The Islamic State and al-Qaeda: Threat Inflation and Conflation
Today, large areas of the Iraq-Syria border region remain under control of the Islamic State, a violent Salafi jihadist organization that has declared the territory a new caliphate under the leadership of Abu Bakr al-Baghdadi. Members of the Obama Administration appeared before Congress this week to testify about the organization and the threat it poses – but at times this testimony conflated the Islamic State with al-Qaeda, which has disowned the Islamic State, and overstated the threat it poses to the United States. These inaccuracies are not just misleading, but could have dangerous effects in how members of the U.S. government and public perceive the organization and how the laws authorizing U.S. military force apply to the Islamic State.
Claiming the Islamic State is al-Qaeda, or worse than al-Qaeda, is a dangerous inflation of the threat. Deputy Assistant Secretary of State Brett McGurk told the Senate Foreign Relations Committee yesterday that the Islamic State “is al-Qaeda. It may have changed its name. It may have broken with senior al-Qaeda leadership such as Ayman al-Zawahiri, but it is al-Qaeda in its doctrine, ambition, and increasingly its threat to U.S. interests.” The day before, McGurk told the House Foreign Affairs Committee that the Islamic State is not only al-Qaeda, but in fact “worse than al-Qaeda,” and that it is “no longer simply a terrorist organization. It is now a full-blown army seeking to establish a self-governing state.” This reductionism obscures what the Islamic State truly is and the threat it poses to the United States and its interests. [Brett McGurk, 7/23/14 and 7/24/14]
The Islamic State is a militant Salafi jihadist terrorist organization, but it is not al-Qaeda. At times in its history, the Islamic State has been affiliated with al-Qaeda, even changing its name to al-Qaeda in Iraq from 2004 to 2006, but its relationship with the al-Qaeda leadership was always contentious. Since the outbreak of the civil war in Syria, the Islamic State has challenged al-Qaeda and its other affiliates in the region, most notably Jabhat al-Nusrah, for influence in Syria and for leadership of the global jihadist movement. This infighting led al-Qaeda’s leadership to excommunicate the Islamic State from al-Qaeda. The Islamic State is not, by al-Qaeda’s own definition of its network, a component organization of al-Qaeda.

→ Prompt A: Copy word for word the portion of the text on the Islamic State and al-Qaeda that opens with the words containing "The Islamic State and" and closes with "the Islamic State.".
The text above and the records that come next are unrelated material.

→ Data entries:
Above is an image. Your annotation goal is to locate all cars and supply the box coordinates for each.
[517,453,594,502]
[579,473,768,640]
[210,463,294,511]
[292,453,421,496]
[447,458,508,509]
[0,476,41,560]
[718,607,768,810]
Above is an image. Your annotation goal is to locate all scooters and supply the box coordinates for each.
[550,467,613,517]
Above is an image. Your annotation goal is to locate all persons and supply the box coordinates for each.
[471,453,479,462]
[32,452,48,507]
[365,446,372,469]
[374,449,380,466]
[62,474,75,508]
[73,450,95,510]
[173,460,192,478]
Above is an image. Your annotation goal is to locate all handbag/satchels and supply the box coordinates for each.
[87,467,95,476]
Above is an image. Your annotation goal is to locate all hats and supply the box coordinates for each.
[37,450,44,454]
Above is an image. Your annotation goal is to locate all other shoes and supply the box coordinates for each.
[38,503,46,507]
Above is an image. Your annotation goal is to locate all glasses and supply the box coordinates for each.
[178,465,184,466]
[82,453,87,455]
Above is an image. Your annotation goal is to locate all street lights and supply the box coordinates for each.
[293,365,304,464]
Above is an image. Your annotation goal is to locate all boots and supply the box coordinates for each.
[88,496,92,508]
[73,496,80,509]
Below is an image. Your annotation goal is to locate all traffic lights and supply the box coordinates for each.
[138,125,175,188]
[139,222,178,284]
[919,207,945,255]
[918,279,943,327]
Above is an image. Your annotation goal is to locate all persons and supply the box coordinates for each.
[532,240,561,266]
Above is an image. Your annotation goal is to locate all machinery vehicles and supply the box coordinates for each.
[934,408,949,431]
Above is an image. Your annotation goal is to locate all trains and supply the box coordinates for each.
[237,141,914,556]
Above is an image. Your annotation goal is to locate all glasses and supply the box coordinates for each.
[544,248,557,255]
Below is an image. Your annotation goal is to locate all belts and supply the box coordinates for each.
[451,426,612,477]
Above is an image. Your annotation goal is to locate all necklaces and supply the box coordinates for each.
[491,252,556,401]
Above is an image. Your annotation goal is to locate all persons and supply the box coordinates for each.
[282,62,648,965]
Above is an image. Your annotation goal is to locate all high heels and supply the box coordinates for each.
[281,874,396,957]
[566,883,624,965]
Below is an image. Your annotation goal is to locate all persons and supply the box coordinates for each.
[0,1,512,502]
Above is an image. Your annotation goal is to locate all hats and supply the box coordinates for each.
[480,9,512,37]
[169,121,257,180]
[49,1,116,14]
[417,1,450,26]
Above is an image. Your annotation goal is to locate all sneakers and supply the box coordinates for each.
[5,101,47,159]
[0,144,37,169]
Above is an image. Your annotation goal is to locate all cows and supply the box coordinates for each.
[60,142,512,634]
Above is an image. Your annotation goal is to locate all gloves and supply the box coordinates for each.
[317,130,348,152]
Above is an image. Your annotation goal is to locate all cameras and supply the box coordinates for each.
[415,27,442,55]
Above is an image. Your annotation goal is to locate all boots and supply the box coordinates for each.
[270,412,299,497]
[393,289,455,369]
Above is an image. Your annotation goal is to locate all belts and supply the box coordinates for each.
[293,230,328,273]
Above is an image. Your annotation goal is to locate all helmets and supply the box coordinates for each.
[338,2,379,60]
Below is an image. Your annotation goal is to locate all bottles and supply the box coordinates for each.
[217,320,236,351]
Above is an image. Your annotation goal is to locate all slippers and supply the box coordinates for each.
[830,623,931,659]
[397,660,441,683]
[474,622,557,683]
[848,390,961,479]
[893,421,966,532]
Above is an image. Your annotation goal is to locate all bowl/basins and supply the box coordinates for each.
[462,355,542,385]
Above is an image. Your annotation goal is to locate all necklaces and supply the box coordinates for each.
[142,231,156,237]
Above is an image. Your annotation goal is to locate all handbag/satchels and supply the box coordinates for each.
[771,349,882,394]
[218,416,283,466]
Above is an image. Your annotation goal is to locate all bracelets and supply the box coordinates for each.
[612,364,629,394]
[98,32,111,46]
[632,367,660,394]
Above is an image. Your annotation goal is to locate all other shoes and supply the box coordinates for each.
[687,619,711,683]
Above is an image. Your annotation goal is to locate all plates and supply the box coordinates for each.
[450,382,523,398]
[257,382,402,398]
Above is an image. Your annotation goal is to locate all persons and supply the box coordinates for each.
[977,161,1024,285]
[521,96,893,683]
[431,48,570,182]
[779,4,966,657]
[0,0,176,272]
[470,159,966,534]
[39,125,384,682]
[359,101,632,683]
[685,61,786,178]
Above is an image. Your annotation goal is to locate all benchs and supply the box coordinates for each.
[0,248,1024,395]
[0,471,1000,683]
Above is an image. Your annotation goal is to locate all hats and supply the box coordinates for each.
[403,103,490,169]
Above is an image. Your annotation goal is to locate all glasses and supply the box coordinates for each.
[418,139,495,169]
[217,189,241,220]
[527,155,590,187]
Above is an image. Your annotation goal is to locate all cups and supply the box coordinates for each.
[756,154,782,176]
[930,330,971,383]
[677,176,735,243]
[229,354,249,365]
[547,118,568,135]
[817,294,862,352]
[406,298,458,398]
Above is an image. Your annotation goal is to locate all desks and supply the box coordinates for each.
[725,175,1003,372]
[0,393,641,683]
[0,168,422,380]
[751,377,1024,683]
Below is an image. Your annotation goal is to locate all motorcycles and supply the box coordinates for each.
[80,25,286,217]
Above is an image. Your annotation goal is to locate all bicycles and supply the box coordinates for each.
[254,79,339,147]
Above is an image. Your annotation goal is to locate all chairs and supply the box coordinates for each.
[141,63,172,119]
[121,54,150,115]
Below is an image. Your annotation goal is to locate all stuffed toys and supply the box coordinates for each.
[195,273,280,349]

→ Prompt B: Reproduce verbatim the part of the records that opens with the line containing "trains and supply the box coordinates for each." and closes with the line containing "[282,62,648,965]".

→ Task solution A:
The Islamic State and al-Qaeda: Threat Inflation and Conflation
Today, large areas of the Iraq-Syria border region remain under control of the Islamic State, a violent Salafi jihadist organization that has declared the territory a new caliphate under the leadership of Abu Bakr al-Baghdadi. Members of the Obama Administration appeared before Congress this week to testify about the organization and the threat it poses – but at times this testimony conflated the Islamic State with al-Qaeda, which has disowned the Islamic State, and overstated the threat it poses to the United States. These inaccuracies are not just misleading, but could have dangerous effects in how members of the U.S. government and public perceive the organization and how the laws authorizing U.S. military force apply to the Islamic State.

→ Task solution B:
Above is an image. Your annotation goal is to locate all trains and supply the box coordinates for each.
[237,141,914,556]
Above is an image. Your annotation goal is to locate all glasses and supply the box coordinates for each.
[544,248,557,255]
Below is an image. Your annotation goal is to locate all belts and supply the box coordinates for each.
[451,426,612,477]
Above is an image. Your annotation goal is to locate all necklaces and supply the box coordinates for each.
[491,252,556,401]
Above is an image. Your annotation goal is to locate all persons and supply the box coordinates for each.
[282,62,648,965]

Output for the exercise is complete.